TIF is an economic development tool that uses the increase in taxes generated by improvements to property in an area deemed blighted or substandard to pay for the improvements.
“TIF captures those taxes in between the current value and the improved value and allows us to use that as an economic development tool to pay for public infrastructure,” she said.
Kroeker said the memorandum of understanding allows Wal-Mart to proceed with the project and the store’s development.
“I think it’s a positive step toward getting a new business to locate in Ogallala,” Kroeker said.

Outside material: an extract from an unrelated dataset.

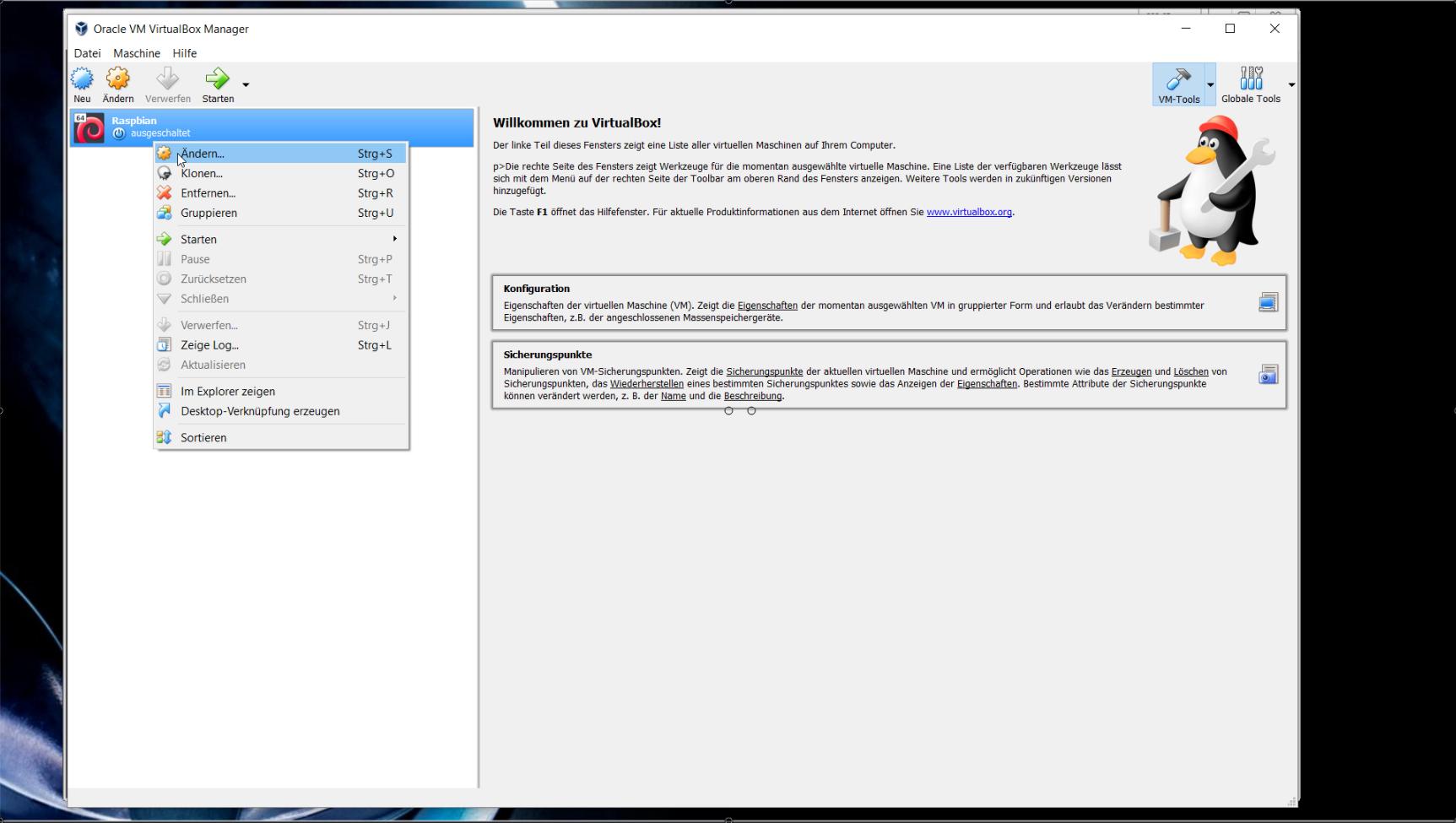 Wie man Raspberry Pi Desktop unter VirtualBox einrichtet - webnist de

Wal-Mart Public Affairs Senior Manager Ryan Horn said the next step is to continue with the planning of the $8 million, 100,000-square-foot Wal-Mart Supercenter.
This process includes the platting of the building on the land and any necessary rezoning of the land.
“Then, we’ll go through the planning process for site approval with the city,” Horn said. “We have to come up with a plan everyone agrees with.”
Horn said, once those plans are complete and agreed upon, a closing would occur on the property. Wal-Mart has a purchase agreement on a 40-acre tract of land in the southwest quadrant of the Interstate 80 junction.
Horn said he understands people’s anxiety and excitement when a Wal-Mart is planned for their community. The process often takes a long time, he said.
“A building like this has to be carefully planned so that it fits in the city and has minimal impact on the environment,” Horn said. “All of those issues combine to make a very complicated process that just takes time.”
Horn said, most often, the process to plan and build a Wal-Mart takes at least two years.
“Usually, its in excess of that,” he said.
Horn said the Ogallala store could be built and opened possibly as early as 2009 with a grand opening in 2010.
These dates are speculative, Horn said.
“They don’t really set up a very rigorous timeline until they’re finished with the city. Then, they’ll set a construction timeline that’s more rigorous,” he said.
The Wal-Mart public affairs senior manager said he believes the Ogallala Wal-Mart project will become a reality.
“It’s a complicated process, there’s no question. Time-lines can vary. There are so many issues on buying property and working with the city,” Horn said.
Horn complimented city and economic development representatives for working so well with Wal-Mart representatives.
“Ogallala has been a terrific city to work with,” he said.